(Stored data)
= Beginning of Section =
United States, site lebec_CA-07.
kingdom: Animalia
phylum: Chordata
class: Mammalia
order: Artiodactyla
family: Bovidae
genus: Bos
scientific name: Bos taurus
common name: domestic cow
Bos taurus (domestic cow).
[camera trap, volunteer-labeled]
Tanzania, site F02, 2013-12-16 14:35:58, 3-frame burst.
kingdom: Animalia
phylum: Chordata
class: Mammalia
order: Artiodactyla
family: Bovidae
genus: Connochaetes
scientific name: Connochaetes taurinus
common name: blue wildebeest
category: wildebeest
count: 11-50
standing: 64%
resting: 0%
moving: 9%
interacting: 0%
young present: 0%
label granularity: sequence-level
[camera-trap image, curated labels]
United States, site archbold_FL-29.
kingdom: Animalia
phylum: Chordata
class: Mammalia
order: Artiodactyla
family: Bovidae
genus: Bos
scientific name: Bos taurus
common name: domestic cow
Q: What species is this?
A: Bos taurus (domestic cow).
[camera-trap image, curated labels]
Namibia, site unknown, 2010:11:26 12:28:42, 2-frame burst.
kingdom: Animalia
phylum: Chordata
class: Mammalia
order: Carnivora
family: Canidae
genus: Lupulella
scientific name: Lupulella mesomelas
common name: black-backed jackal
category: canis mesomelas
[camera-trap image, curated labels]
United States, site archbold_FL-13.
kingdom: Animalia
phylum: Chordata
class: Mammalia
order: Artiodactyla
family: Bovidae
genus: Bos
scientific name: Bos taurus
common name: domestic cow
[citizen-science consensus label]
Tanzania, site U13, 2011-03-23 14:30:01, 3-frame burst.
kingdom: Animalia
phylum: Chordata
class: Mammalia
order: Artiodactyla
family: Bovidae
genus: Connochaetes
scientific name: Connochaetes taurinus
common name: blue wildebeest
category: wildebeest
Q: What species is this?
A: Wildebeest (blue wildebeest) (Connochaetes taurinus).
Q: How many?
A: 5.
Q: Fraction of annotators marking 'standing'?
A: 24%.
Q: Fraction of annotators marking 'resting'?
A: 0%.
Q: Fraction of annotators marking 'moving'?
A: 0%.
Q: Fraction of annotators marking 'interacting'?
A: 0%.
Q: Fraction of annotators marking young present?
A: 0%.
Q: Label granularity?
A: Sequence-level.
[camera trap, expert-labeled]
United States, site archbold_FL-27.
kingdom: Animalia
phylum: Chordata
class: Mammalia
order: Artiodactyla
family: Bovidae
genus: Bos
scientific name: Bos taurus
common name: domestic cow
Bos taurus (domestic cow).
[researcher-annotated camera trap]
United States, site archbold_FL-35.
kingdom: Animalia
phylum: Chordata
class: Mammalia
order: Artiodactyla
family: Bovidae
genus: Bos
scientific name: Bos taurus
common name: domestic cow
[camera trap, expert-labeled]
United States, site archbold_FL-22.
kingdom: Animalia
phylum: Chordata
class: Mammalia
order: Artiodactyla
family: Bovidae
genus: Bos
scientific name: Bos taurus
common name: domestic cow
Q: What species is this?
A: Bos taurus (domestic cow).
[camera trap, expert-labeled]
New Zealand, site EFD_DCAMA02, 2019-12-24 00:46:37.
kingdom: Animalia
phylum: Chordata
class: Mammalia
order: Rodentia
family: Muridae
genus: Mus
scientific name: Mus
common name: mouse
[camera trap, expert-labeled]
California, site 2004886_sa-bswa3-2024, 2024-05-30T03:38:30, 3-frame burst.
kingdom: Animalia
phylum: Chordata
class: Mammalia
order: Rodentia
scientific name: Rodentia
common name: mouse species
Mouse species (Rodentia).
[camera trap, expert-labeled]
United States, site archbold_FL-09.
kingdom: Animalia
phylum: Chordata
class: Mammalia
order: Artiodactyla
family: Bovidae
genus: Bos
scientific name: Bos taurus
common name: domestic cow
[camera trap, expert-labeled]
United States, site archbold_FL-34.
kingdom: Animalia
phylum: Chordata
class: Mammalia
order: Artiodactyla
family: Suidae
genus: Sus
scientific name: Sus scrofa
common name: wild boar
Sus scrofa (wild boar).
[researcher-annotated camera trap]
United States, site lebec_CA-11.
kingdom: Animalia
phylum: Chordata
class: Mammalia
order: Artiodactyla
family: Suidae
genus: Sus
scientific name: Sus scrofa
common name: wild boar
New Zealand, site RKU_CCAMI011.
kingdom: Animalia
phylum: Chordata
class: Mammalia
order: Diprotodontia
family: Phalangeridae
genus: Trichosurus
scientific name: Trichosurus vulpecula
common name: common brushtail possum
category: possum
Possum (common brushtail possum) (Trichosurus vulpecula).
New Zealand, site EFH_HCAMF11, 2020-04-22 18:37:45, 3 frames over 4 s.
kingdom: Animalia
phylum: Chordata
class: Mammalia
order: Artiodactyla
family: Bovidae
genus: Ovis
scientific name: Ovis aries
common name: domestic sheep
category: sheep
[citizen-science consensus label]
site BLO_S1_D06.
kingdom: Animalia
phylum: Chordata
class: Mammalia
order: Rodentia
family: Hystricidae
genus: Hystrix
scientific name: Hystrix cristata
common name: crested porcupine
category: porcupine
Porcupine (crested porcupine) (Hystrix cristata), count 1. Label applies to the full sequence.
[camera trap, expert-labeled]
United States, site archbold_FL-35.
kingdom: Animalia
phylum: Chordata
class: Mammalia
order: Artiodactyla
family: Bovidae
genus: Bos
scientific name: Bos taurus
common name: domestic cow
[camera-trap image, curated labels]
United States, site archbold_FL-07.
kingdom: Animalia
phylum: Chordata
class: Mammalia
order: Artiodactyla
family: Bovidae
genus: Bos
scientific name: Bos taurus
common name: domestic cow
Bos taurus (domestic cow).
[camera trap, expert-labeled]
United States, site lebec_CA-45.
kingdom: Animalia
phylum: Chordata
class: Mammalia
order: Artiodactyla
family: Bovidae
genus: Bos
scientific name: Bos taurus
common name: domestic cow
= End of Section =
### What the exercise asks
The number of lines above where the word "young" occurs, and only that number, is the answer.

### Response area
2